▸ CHALLENGE A
Return the part of the court ruling between "James J. Carter, of" and "and Board of Trustees of Auburn University.", inclusive.

#### EXCERPT PROVIDED ####

Alabama State Teachers Ass'n v. ALABAMA PUB. SCH. & COL. AU.

Decision Date26 July 1968
Docket NumberCiv. A. No. 2649-N.
Citation289 F. Supp. 784
PartiesALABAMA STATE TEACHERS ASSOCIATION, a corporation; Alvin A. Holmes; William Sankey; Albert Harris; Sylvester Pressley; and Joe L. Reed, on behalf of themselves and all others similarly situated, Plaintiffs, v. ALABAMA PUBLIC SCHOOL AND COLLEGE AUTHORITY, a corporation et al., Defendants.
CourtU.S. District Court — Middle District of Alabama

Fred D. Gray, of Gray, Seay, Langford & Pryor, Montgomery Ala., and Morris S. Dees, Montgomery, Ala., for plaintiffs.

MacDonald Gallion, Atty. Gen., Gordon Madison, Asst. Atty. Gen., State of Alabama, Montgomery, Ala., for Alabama Public School and College Authority and its officers.

James J. Carter, of Hill, Hill, Stovall & Carter, Montgomery, Ala., and Thomas D. Samford, III, Samford & Samford, Opelika, Ala., for Members of Board of Trustees of Auburn University, and Board of Trustees of Auburn University.

Before GEWIN, Circuit Judge, and JOHNSON and PITTMAN, District Judges.

FRANK M. JOHNSON, Jr., District Judge:

The plaintiffs in this class action seek to prevent the State of Alabama from constructing and operating a four-year, degree-granting extension of Auburn University in the City of Montgomery, Alabama. Plaintiffs originally sought a declaratory judgment as to the invalidity of and an injunction against any action under or pursuant to Alabama Act No. 243 of 1965 and Alabama Act No. 403 of 1967.1

Jurisdiction is invoked pursuant to 28 U.S.C. § 1343 and 28 U.S.C. § 1331. Plaintiffs seek a declaratory judgment that Act No. 403 of 1967 is unconstitutional and also seek an injunction against the enforcement, operation and execution of the said act. A three-judge court was convened to hear this cause pursuant to 28 U.S.C. §§ 2281, 2284.

The defendant Alabama Public School and College Authority is a corporation formed by the defendants the Governor, the State Superintendent of Education, and the Director of Finance pursuant to Alabama Act of 1965 No. 243. Defendant is authorized, inter alia, "from time to time to sell and issue its bonds, not exceeding One hundred sixteen million dollars ($116,000,000) in aggregate principal amount, for the purpose of providing funds for construction, reconstruction, alteration, and improvement of buildings and other facilities for public educational purposes in the State * * *." Alabama Acts 1965, No. 243, § 8. Section 10 of the Act sets out detailed appropriations of the authorized monies to the various public colleges. Alabama Acts 1967 No. 403 authorizes the defendant Authority to issue and sell additional bonds in the principal amount of $5,000,000 for the purpose of constructing, equipping, establishing, creating, supporting and maintaining a four-year college at Montgomery under the supervision and control of defendant Board of Trustees of Auburn University.

#### DATA TO USE ####

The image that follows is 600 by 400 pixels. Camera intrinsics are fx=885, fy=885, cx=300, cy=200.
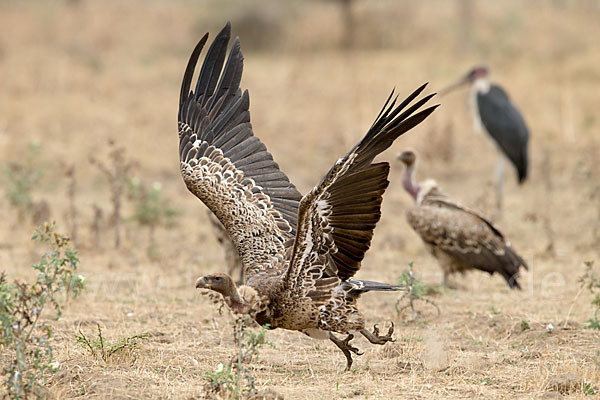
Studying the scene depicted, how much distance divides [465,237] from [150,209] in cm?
360

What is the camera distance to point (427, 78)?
17609 mm

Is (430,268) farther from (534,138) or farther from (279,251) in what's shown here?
(534,138)

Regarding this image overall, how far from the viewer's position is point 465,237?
7.88 metres

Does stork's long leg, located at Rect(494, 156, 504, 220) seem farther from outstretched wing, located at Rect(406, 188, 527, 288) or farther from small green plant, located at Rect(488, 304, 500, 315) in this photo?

####

▸ CHALLENGE B
Collect every line of the entries above that contains the word "farther", matching case exactly.

▸ RIGHT ANSWER A
James J. Carter, of Hill, Hill, Stovall & Carter, Montgomery, Ala., and Thomas D. Samford, III, Samford & Samford, Opelika, Ala., for Members of Board of Trustees of Auburn University, and Board of Trustees of Auburn University.

▸ RIGHT ANSWER B
Is (430,268) farther from (534,138) or farther from (279,251) in what's shown here?
Does stork's long leg, located at Rect(494, 156, 504, 220) seem farther from outstretched wing, located at Rect(406, 188, 527, 288) or farther from small green plant, located at Rect(488, 304, 500, 315) in this photo?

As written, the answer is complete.